* Exercise goal *
Please give the listing again in its entirety, exactly as written.

** start **

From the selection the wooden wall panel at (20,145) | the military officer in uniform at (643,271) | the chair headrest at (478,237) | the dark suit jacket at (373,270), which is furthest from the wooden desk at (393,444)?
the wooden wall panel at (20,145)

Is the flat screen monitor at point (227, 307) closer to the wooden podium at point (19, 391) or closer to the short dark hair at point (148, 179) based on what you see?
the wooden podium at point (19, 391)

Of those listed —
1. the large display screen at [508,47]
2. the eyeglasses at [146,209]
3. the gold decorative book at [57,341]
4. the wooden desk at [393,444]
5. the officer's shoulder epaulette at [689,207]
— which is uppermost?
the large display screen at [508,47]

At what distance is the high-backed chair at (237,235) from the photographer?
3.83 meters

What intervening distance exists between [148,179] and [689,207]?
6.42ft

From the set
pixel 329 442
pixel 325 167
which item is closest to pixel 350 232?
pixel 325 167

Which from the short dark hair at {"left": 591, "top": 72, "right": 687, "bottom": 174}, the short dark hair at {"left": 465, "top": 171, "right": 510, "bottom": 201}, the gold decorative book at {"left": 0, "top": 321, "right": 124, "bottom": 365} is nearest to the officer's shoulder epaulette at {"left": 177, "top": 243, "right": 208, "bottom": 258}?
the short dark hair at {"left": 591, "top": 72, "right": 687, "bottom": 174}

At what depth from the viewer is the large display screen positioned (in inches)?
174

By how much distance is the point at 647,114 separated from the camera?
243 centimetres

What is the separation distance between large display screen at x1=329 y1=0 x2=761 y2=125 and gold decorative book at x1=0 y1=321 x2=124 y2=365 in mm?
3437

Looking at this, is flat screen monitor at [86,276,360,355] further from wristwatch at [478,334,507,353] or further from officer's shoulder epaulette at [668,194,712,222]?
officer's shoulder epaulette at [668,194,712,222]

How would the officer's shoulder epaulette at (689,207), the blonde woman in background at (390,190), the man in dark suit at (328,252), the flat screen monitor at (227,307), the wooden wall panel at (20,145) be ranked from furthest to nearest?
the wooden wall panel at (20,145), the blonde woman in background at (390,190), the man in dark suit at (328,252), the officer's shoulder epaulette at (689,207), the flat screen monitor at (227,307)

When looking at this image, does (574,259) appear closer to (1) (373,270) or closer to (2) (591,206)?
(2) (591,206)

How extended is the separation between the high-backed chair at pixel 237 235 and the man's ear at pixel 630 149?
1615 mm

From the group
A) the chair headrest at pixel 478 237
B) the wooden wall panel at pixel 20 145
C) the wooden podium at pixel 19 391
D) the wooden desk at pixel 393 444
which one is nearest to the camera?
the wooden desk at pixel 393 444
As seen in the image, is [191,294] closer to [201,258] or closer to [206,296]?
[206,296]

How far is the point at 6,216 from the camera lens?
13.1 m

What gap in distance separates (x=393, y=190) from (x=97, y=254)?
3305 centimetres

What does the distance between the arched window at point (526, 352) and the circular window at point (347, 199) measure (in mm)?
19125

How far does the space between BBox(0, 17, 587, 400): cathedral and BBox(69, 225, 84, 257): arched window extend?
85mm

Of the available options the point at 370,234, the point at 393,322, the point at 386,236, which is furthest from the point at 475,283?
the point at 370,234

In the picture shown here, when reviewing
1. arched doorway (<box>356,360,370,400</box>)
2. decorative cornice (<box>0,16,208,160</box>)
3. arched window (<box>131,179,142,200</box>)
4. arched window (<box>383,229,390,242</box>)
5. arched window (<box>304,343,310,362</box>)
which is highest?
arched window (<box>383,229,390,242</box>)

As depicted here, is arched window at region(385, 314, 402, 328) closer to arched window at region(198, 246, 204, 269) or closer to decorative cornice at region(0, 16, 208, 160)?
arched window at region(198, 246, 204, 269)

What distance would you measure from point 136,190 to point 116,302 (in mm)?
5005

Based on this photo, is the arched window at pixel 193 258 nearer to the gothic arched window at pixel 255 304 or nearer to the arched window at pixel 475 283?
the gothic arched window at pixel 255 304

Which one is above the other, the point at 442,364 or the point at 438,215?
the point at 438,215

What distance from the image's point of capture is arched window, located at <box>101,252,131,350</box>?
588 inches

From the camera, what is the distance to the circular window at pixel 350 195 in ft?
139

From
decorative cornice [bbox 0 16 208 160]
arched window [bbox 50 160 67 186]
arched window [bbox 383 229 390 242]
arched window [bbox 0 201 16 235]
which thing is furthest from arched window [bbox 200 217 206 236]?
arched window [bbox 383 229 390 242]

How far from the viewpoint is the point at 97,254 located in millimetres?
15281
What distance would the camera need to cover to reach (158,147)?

** end **

* Written solution *
From the selection the wooden wall panel at (20,145) | the military officer in uniform at (643,271) | the chair headrest at (478,237) | the dark suit jacket at (373,270), which is furthest from the wooden desk at (393,444)?
the wooden wall panel at (20,145)

Is the flat screen monitor at point (227, 307) closer to the wooden podium at point (19, 391) or closer to the short dark hair at point (148, 179) based on what you see?
the wooden podium at point (19, 391)

Of those listed —
1. the large display screen at [508,47]
2. the eyeglasses at [146,209]
3. the gold decorative book at [57,341]
4. the wooden desk at [393,444]
5. the officer's shoulder epaulette at [689,207]
— which is uppermost?
the large display screen at [508,47]

At what distance is the high-backed chair at (237,235) from the photographer?
3.83 meters

What intervening distance exists between [148,179] and [689,207]?
6.42ft

From the set
pixel 329 442
pixel 325 167
which item is closest to pixel 350 232?
pixel 325 167

Which from the short dark hair at {"left": 591, "top": 72, "right": 687, "bottom": 174}, the short dark hair at {"left": 465, "top": 171, "right": 510, "bottom": 201}, the gold decorative book at {"left": 0, "top": 321, "right": 124, "bottom": 365} is nearest to the officer's shoulder epaulette at {"left": 177, "top": 243, "right": 208, "bottom": 258}?
the short dark hair at {"left": 591, "top": 72, "right": 687, "bottom": 174}

At what depth from the viewer is the large display screen positioned (in inches)?
174

By how much distance is the point at 647,114 separated from the camera?
243 centimetres

What is the separation distance between large display screen at x1=329 y1=0 x2=761 y2=125 and gold decorative book at x1=0 y1=321 x2=124 y2=365 in mm?
3437

Looking at this, is flat screen monitor at [86,276,360,355] further from wristwatch at [478,334,507,353] or further from officer's shoulder epaulette at [668,194,712,222]?
officer's shoulder epaulette at [668,194,712,222]

How would the officer's shoulder epaulette at (689,207), the blonde woman in background at (390,190), the man in dark suit at (328,252), the flat screen monitor at (227,307), the wooden wall panel at (20,145) be ranked from furthest to nearest?
the wooden wall panel at (20,145), the blonde woman in background at (390,190), the man in dark suit at (328,252), the officer's shoulder epaulette at (689,207), the flat screen monitor at (227,307)

When looking at this image, does (574,259) appear closer to (1) (373,270) or closer to (2) (591,206)?
(2) (591,206)

How extended is the separation between the high-backed chair at pixel 237 235 and the man's ear at pixel 630 149?
1615 mm

From the group
A) the chair headrest at pixel 478 237
B) the wooden wall panel at pixel 20 145
C) the wooden podium at pixel 19 391
D) the wooden desk at pixel 393 444
which one is nearest to the camera?
the wooden desk at pixel 393 444
As seen in the image, is [191,294] closer to [201,258] or closer to [206,296]?
[206,296]

How far is the point at 6,216 from the camera lens?
13.1 m

What gap in distance separates (x=393, y=190) from (x=97, y=254)?
3305 centimetres

What does the distance between the arched window at point (526, 352) and the circular window at point (347, 199) measure (in mm)?
19125

How far does the space between BBox(0, 17, 587, 400): cathedral and BBox(69, 225, 84, 257): arched window extend?
85mm

Of the available options the point at 370,234, the point at 393,322, the point at 386,236, which is furthest from the point at 475,283?
the point at 370,234

In the picture shown here, when reviewing
1. arched doorway (<box>356,360,370,400</box>)
2. decorative cornice (<box>0,16,208,160</box>)
3. arched window (<box>131,179,142,200</box>)
4. arched window (<box>383,229,390,242</box>)
5. arched window (<box>304,343,310,362</box>)
which is highest?
arched window (<box>383,229,390,242</box>)

As depicted here, is arched window at region(385, 314, 402, 328) closer to arched window at region(198, 246, 204, 269) or closer to decorative cornice at region(0, 16, 208, 160)?
arched window at region(198, 246, 204, 269)

What distance would you measure from point 136,190 to point 116,302 (in mm)?
5005

Based on this photo, is the arched window at pixel 193 258 nearer to the gothic arched window at pixel 255 304 or nearer to the arched window at pixel 475 283?
the gothic arched window at pixel 255 304

Which one is above the other, the point at 442,364 or the point at 438,215?
the point at 438,215

What distance from the image's point of capture is arched window, located at <box>101,252,131,350</box>?
588 inches

From the camera, what is the distance to the circular window at pixel 350 195 in ft?
139

From
decorative cornice [bbox 0 16 208 160]
arched window [bbox 50 160 67 186]
arched window [bbox 383 229 390 242]
arched window [bbox 0 201 16 235]
which thing is furthest from arched window [bbox 200 217 206 236]?
arched window [bbox 383 229 390 242]

How far from the viewpoint is the point at 97,254 located in millimetres?
15281
What distance would the camera need to cover to reach (158,147)?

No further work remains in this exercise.